▶ Consignes:
#1 D'après l'entretien sur le roman de Temur Babluani, de quelle année à quelle année l'auteur a-t-il travaillé à ce premier roman ?
#2 Poursuivez l'entretien sur le roman de Temur Babluani à partir de sa dernière phrase.

▶ Extrait du texte:
▼

Temur Babluani ©Guillaume Narguet

Temur Babluani est réalisateur, acteur, scénariste géorgien, connu principalement en France pour deux films, le Soleil des insomniaques, qui a remporté entre autres l’ours d’argent à Berlin en 1993, et l’Héritage, co-réalisé avec son fils Gela. Le Soleil, la lune et les champs de blé (aux éditions du Cherche Midi) est son premier roman, sur lequel il a travaillé de 2013 à 2018 et qui a obtenu un grand succès en Géorgie. Il narre l’histoire, sur une cinquantaine d’années (de 1968 à nos jours), de Djoudé Andronikachvili, un jeune Géorgien de Tbilissi, fils de cordonnier, qui, à la suite de mauvaises rencontres et de coups du sort, sera contraint de mener une vie d’errance, des prisons et camps de travail en Sibérie aux hôpitaux psychiatriques du Kazakhstan, jusqu’à son retour, non dénué d’embûches, dans sa patrie trente ans plus tard. A-t-il été oublié ou l’attend-on encore ? 

Né en 1948, Temur Babluani a connu la déstalinisation, l’URSS de Khrouchtchev à Gorbatchev, la fin du bloc soviétique, la guerre civile géorgienne qui s’est ensuivie et l’arrivée du capitalisme sauvage. Il revient pour Zone Critique, et à l’occasion de son passage à Paris pour le festival Un Week-end à l’est, sur la genèse et la portée de son roman. Entre épopée et tragédie, le Soleil est une vaste fresque romanesque, véritable Odyssée d’Homère en pays soviétique, qui plonge dans les plus noirs instincts de l’Homme tout en ne perdant pas de vue que seuls l’amour, la famille et la fidélité pourront le sauver de l’abîme et lui permettront de ne jamais abandonner l’espoir. 

Temur Babluani, Le Soleil, la lune et les champs de blé
Temur Babluani, Le Soleil, la lune et les champs de blé

Guillaume Narguet. Cet ouvrage est votre premier roman. Quel a été l’élément déclencheur de son écriture ? S’agissait-il d’une idée de scénario pour un éventuel film ou aviez-vous dès le départ l’idée de faire de cette histoire un roman ?   

Temur Babluani. J’ai commencé à rédiger ce roman quand je résidais en France. Je disposais alors de suffisamment de temps pour me consacrer à l’écriture. Et comme j’avais le mal du pays, je ressentais une certaine nostalgie de la Géorgie, ce qui a été propice à l’émergence d’histoires qui me sont venues à l’esprit d’elles-mêmes. Je me suis remémoré des épisodes de mon enfance, de ma jeunesse et j’ai souhaité coucher tout cela sur le papier pour en composer un récit. Je ne me suis pas dit sur le moment que je voulais à tout prix en faire un roman ou un scénario. J’ai simplement laissé courir ma plume à partir de mon expérience. Et voilà le résultat.

▲

▶ Jeu de données:
▼

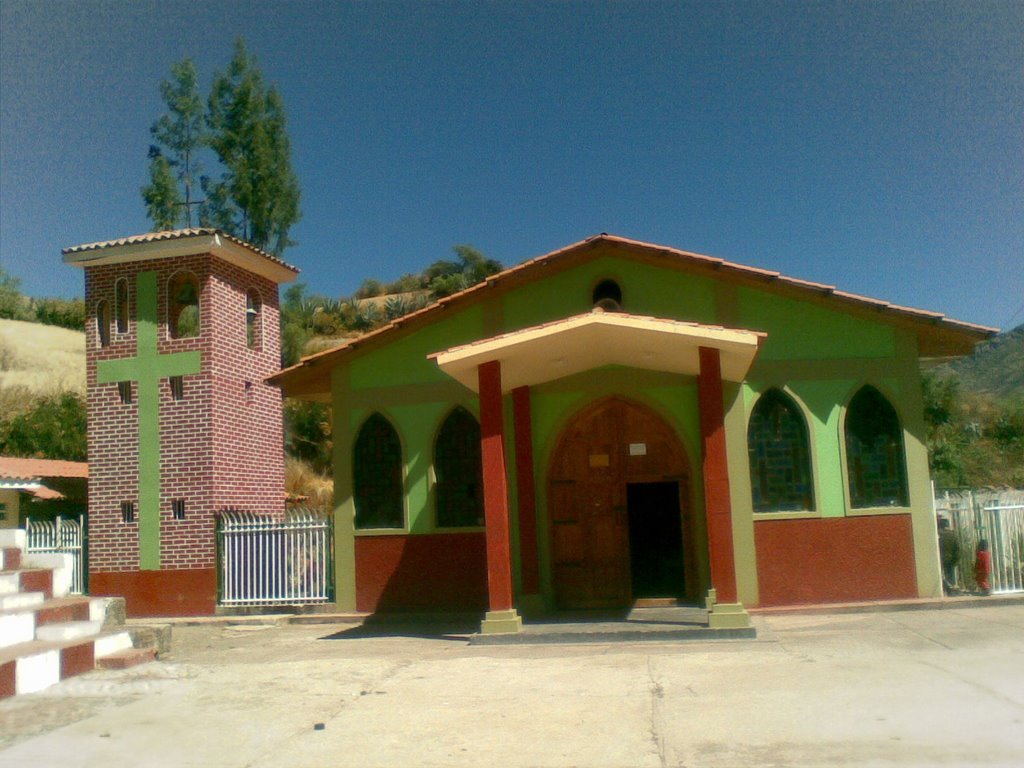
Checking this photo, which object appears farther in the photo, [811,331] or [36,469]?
[36,469]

▲

▶ Réponses par tâche:
#1 De 2013 à 2018.

#2
GN. L’histoire de Djoudé est une aventure épique, triste, dure et émouvante à la fois. Peut-on voir, dans un premier temps, votre roman comme un récit de survie au sein d’un régime oppresseur et un récit d’initiation d’un adolescent qui devient un homme après avoir traversé de nombreuses expériences ? 

TB. Les régimes dictatoriaux que j’ai connus formataient l’individu et sa psychologie. Certaines personnes étaient rétives à ce formatage et n’arrivaient pas à composer avec ces régimes ; elles entraient donc en opposition, voire en conflit, et il y avait quelque chose de quasi animal dans leur opposition, y compris inconsciemment. Malgré tout, tout le monde devait se plier à cette autorité. Si certains parvenaient à passer entre les mailles du filet et à préserver un tant soit peu leur individualité, la plupart se conformaient à la loi pour entrer dans le moule et leur caractère, leur libre-arbitre, se dégradaient inévitablement. C’est cela que j’ai voulu montrer, à travers le parcours d’un jeune innocent qui va traverser diverses expériences traumatisantes pour devenir en effet un homme. Mais il en sort brisé.  

GN. Avez-vous puisé dans vos propres souvenirs pour décrire la réalité de l’URSS sous Khrouchtchev et Brejnev ? Quel a été votre rapport avec le système dictatorial soviétique ?  Y a-t-il des éléments autobiographiques ?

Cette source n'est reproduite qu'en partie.